If you encounter issues with a model file, such as corruption or incomplete downloads, you can use the --force-download flag to re-download the entire file:


10. Troubleshooting

  1. If ggufy command is not found, make sure you've restarted your terminal or sourced your shell configuration file after running the setup script.

  2. For any issues, try running the setup script again. It will reinstall the latest version of GGUFy and its dependencies.

  3. Make sure you have an active internet connection for downloading models and updates.

  4. If you encounter any Python-related errors, ensure you're using Python 3.7 or later.

  5. If no GGUF file is found in the specified repository, or if the specified file doesn't exist, the script will raise an error.

  6. If you're having trouble with arguments, make sure you're using the correct format: -c for context and -t for max tokens.

  7. If you're using a repository with a hyphenated name or other special characters, make sure to include the full repository name as it appears on Hugging Face.

  8. If you encounter authentication issues, make sure you've run ggufy login and entered a valid Hugging Face API token. You can generate a new token in your Hugging Face account settings and run ggufy login again to update it.

  9. If you're having issues with a cached model, try deleting the corresponding file from the ~/.cache/ggufy directory to force a re-download.


11. Contributing

Contributions are welcome! Please feel free to submit a Pull Request.


12. License

MIT License

Copyright (c) 2024 GGUFy Foundation.

Permission is hereby granted, free of charge, to any person obtaining a copy of this software and associated documentation files (the "Software"), to deal in the Software without restriction, including without limitation the rights to use, copy, modify, merge, publish, distribute, sublicense, and/or sell copies of the Software, and to permit persons to whom the Software is furnished to do so, subject to the following conditions:

The above copyright notice and this permission notice shall be included in all copies or substantial portions of the Software.

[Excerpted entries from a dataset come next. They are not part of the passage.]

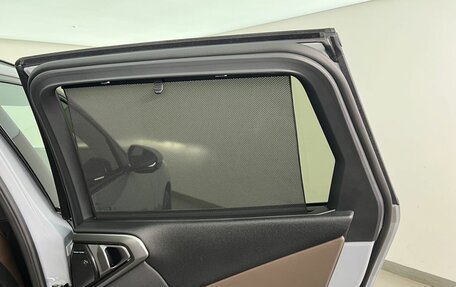 BMW X3, 2025 год, 9 715 000 рублей, 19 фотография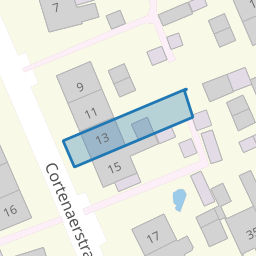 Perceel OMN02-B-7810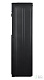 Кулер Ecotronic K42-LXEM black — фото товара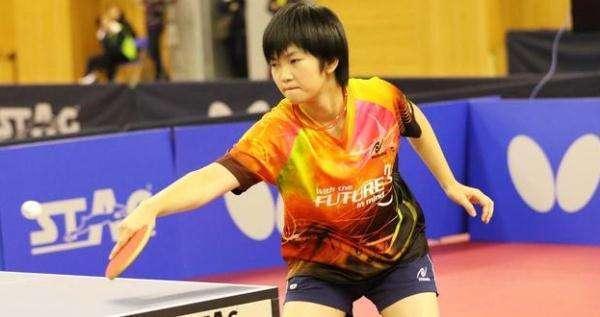 策略与瞩目 策略与瞩目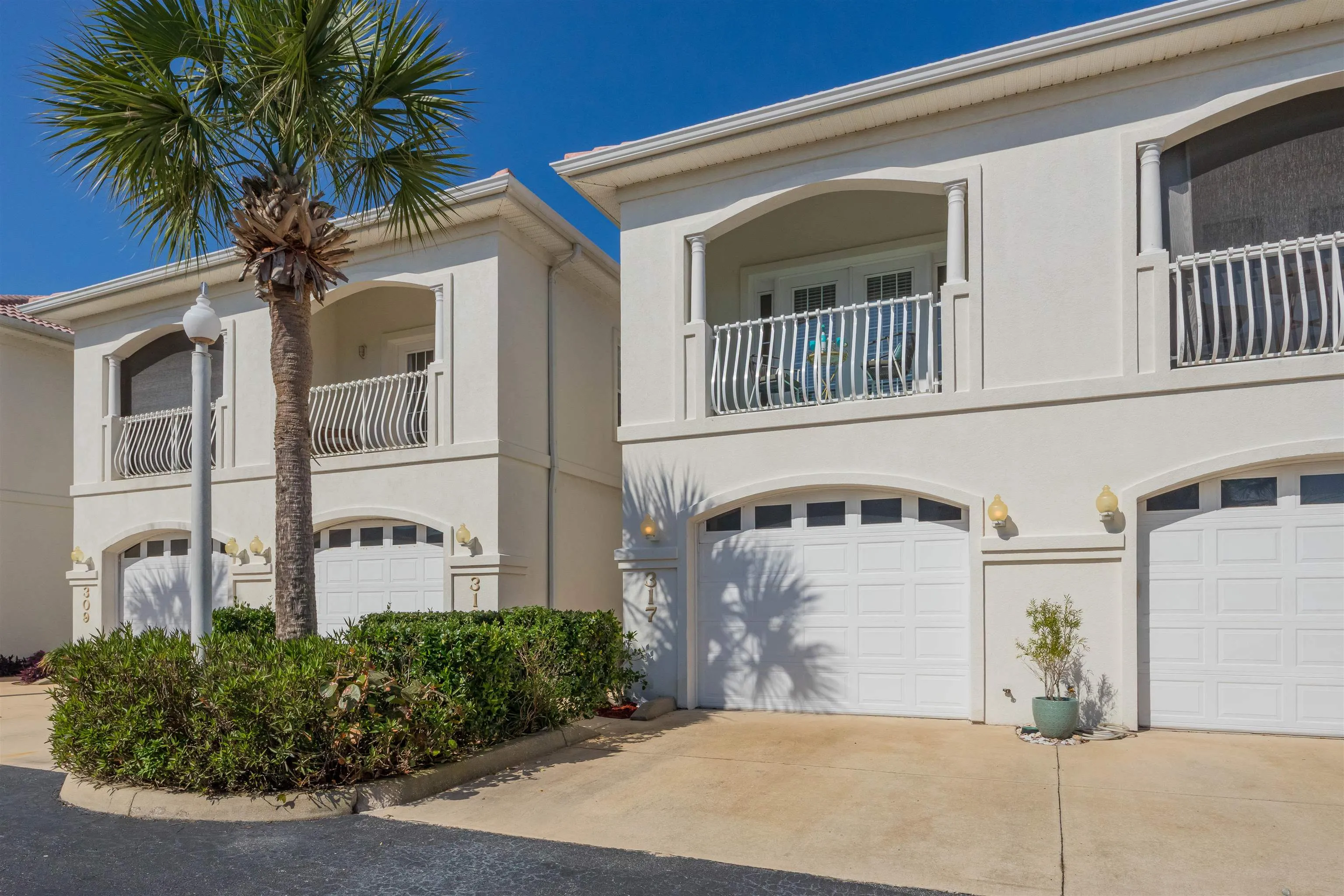 St Augustine, Florida 32080, United States, 3 Bedrooms Bedrooms, ,2 BathroomsBathrooms,Residential,Pending,104395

THE SOFTWARE IS PROVIDED "AS IS", WITHOUT WARRANTY OF ANY KIND, EXPRESS OR IMPLIED, INCLUDING BUT NOT LIMITED TO THE WARRANTIES OF MERCHANTABILITY, FITNESS FOR A PARTICULAR PURPOSE AND NONINFRINGEMENT. IN NO EVENT SHALL THE AUTHORS OR COPYRIGHT HOLDERS BE LIABLE FOR ANY CLAIM, DAMAGES OR OTHER LIABILITY, WHETHER IN AN ACTION OF CONTRACT, TORT OR OTHERWISE, ARISING FROM, OUT OF OR IN CONNECTION WITH THE SOFTWARE OR THE USE OR OTHER DEALINGS IN THE SOFTWARE.